É
uma luva na mão dos dias aquilo que hoje me trouxe ao teclado ‘bloger’. Pelas
razões que abaixo direi.
O
Sínodo, ora em curso no Vaticano até 27 de Outubro, tem preenchido páginas, ‘écrans’,
redes e capilares sem conta da informação global. E bem as merece o epicentro
do magno acontecimento. Desde os bastidores até à ribalta do palco, é tudo um
deslumbramento feérico, quase esotérico, extraterrestre, celestial: as vestes
brilhantes, de um verde moço matinal nos ombros de septua-octogenários, as
delicadas rendas agarradas ao escarlate das mangas, as mitras flamejantes, a
plenitude salomónica dos coros que se misturam à mística do incenso oriental…

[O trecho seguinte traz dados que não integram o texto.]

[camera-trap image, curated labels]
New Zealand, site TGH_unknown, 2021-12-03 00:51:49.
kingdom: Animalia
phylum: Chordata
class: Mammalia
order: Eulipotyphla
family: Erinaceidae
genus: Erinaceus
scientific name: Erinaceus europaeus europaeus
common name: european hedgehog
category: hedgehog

Assim se abre e assim se há-de fechar um debate que, entre outros temas, tem a
ver com as alterações climatéricas, o aquecimento global e os atentados
ambientais, mais intensamente, os crimes do governo Bolsonaro na grande
Amazónia.
Grandioso,
belíssimo, laudabilíssimo o projecto pontifício que reúne a fina flor dos
príncipes da Igreja, com destaque ascensional para bispos, arcebispos e
cardeais. Da parte de Francisco Papa não duvido do seu empenho – repetidamente
investido em incontáveis lições públicas -
sempre solícito em levar ao mundo a urgência inadiável do seu brado
apocalíptico, consignado na encíclica Laudato
Si: o respeito pela nossa “Casa Comum”, o Planeta.
No
entanto, ouso colar-me à dúvida - se das centenas de antístites e purpurados ali
reunidos em assembleia poderá surgir a nova seiva que irrigará e purificará a
terra e o ambiente que habitamos. Para amar a Terra – “ Irmãos, Amai a Terra”. já
proclamava Nietzsche – é preciso
mergulhar dentro dela, “trazer o cheiro das ovelhas”, como disse Francisco,
lutar frontalmente, ao lado daqueles que as defendem dos lobos devoradores. Não
me parece que o cheiro das ovelhas e a transpiração do húmus criador se acomodem à sumptuosidade das faustosas
basílicas. Do mesmo modo, as reformas emanadas dos vértices altaneiros levam décadas
e séculos a descer até ao chão onde assentam as bases das pirâmides. Outras
vezes, nunca chegam. Não me sai da retina aquela cena (sempre religiosamente
aceite) de ver uma grada e bem identificada sotaina vermelha na tomada de posse
de Bolsonaro. A diplomacia palaciana não se dá bem ( e nunca deveria dar-se) com
a verticalidade pura da Verdade!
Onde
quero chegar com esta minha reflexão?
Por
mais sublimes e proclamatórias que sejam as grandes assembleias, os sínodos e
as encendradas conclusões aí redigidas, tudo corre o risco de esfumar-se como
incenso fútil se não for o povo, os cristãos de base, os pastores nas aldeias,
os habitantes da terra a tomarem nas suas próprias mãos a vanguarda das
operações. É nas raízes da árvore que reside a garantia de uma boa produção.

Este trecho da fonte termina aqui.